That we can at scale train a new inference search capacity for the sum of our knowledge and reality is a utopian reality even Gene Roddenberry didn’t dream we’d have.
Don’t rush to summary judgement in fear over the future we can build with protocols and networks that can be encrypted and decentralized. That we can model them with artificial intelligence, and by asking questions well, get back information, code and even machine and biological diagnostics is a huge achievement for our species.
To push the fear of the greater good over its consequence can go from legitimate concerns to a drumhead summary judgement quickly. Risking the freedom to use something that is both just emerging and even in that infancy so promising. That it is helpful in the now seems to showcase both western traditions and enlightenment values.
It’s an American ideal that we must all be free to think and speak the truth, search for the truth and can calculate and provide a mathematical proof of truth that needs no trust because it can be know. We have a right to compute.
Artificial intelligence solves problems now. It’s better than humans now at many types of tasks even as it still a new tool and unrefined and even brittle in its capacities still. It’s took only as good as its craftsman’s understanding of it and we are still learning how to build it.
Artificial intelligence can give us the internet we deserve. I support the right to repair movement because I believe we should know and seek the freedom to own things we have purchased and modify them.
Right now AI helps humans can solve immediate problems from tractor repair to wound care. Maybe machines get better as we get better at using them because we do it with them. We figure things out by building.
Don’t let your worldview be constrained. You can know the freedom of living in a society that values your rights. And the right to compute weaves together many of your most sacred rights. And if we infringe on it for some of us it infringes us on us.
In 1995 William Gibson wrote a novel called called Idoru. The protagonist Colin Laney has a talent for identifying nodal points which are the concept undergirding Gibson’s most famous quote.
“The future is here, it’s just unevenly distributed.”
Nodal points, or as Gibson later called the process of finding them “pattern recognition,”is a type of useful apophenia in which you notice the emergence of trends before they have fully emerged.
You pick out the new and next amongst the now. In the case of Idoru, a rock star named Rez wants to marry a synthetic self Rei Toei who is an AI construct that is a massive pop star.
Thirty years later that future is here. Heck Lil Miquela debuted in 2019. But in 2025 we are in the very darkest depths of the uncanny valley and it looks more like a banal blonde with an ugly handbag than an exciting light show hologram in Tokyo.

········

• **What the exercise asks**:
In the essay on the right to compute, why does the writer back the right to repair movement? Explain in one to three sentences.

········

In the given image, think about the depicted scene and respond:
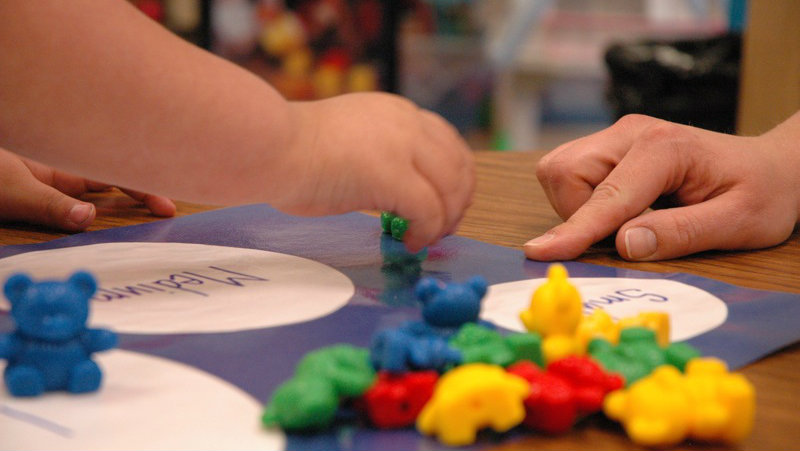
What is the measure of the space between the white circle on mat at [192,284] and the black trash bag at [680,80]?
1.77 metres

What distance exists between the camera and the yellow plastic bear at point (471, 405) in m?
0.35

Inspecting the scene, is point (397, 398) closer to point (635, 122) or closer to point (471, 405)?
point (471, 405)

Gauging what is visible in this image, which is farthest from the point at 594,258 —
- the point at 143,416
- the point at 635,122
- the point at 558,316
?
the point at 143,416

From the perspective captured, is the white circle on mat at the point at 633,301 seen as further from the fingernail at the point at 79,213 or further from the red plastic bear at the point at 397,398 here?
the fingernail at the point at 79,213

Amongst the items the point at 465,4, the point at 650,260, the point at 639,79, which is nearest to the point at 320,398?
the point at 650,260

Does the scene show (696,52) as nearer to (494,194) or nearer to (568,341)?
(494,194)

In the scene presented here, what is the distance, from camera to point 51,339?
375 millimetres

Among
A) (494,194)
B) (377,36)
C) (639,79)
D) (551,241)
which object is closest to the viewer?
(551,241)

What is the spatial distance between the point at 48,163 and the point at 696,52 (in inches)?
80.8

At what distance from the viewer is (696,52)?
2.29 m

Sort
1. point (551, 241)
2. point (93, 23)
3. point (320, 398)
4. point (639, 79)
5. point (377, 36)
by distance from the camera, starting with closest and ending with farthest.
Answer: point (320, 398) < point (93, 23) < point (551, 241) < point (639, 79) < point (377, 36)

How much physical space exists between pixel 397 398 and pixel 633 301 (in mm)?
254

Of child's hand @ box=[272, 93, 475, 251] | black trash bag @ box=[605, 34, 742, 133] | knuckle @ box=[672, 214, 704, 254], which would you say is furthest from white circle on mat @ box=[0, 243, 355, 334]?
black trash bag @ box=[605, 34, 742, 133]

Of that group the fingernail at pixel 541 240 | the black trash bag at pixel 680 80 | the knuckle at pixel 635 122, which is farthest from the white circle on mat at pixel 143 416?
the black trash bag at pixel 680 80
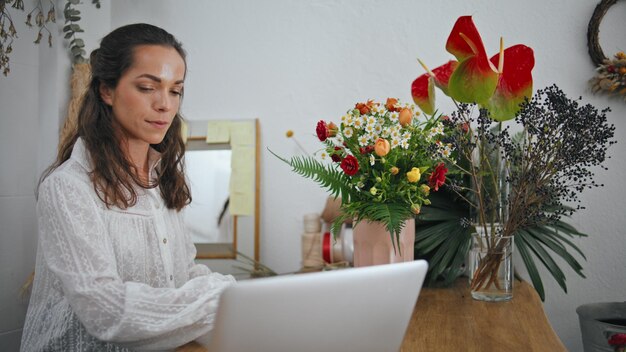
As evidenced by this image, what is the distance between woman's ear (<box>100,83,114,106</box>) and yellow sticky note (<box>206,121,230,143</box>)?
4.39 feet

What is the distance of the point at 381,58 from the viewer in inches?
105

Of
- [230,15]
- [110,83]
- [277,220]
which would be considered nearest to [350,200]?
[110,83]

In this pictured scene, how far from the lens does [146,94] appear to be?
139cm

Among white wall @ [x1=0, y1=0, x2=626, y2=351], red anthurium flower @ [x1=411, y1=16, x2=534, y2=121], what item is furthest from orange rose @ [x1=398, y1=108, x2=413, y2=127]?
white wall @ [x1=0, y1=0, x2=626, y2=351]

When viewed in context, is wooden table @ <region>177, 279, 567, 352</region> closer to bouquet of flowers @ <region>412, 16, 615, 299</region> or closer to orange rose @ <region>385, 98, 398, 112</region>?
bouquet of flowers @ <region>412, 16, 615, 299</region>

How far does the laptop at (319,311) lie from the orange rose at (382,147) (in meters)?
0.53

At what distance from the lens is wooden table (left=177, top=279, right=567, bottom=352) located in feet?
3.53

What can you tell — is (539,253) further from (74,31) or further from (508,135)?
(74,31)

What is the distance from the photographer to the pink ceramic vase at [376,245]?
134 centimetres

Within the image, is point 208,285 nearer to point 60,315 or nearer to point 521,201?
point 60,315

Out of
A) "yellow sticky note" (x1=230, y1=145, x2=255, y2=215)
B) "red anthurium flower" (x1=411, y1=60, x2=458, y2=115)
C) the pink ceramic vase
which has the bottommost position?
the pink ceramic vase

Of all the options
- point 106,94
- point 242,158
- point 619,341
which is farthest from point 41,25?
point 619,341

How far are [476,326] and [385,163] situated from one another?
413 mm

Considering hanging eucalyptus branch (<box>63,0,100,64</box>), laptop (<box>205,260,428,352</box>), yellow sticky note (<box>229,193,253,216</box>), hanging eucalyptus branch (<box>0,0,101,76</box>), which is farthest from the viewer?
yellow sticky note (<box>229,193,253,216</box>)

········

• **Written response**:
The writer believes people should know and seek the freedom to own the things they have purchased. They should also be free to modify those things.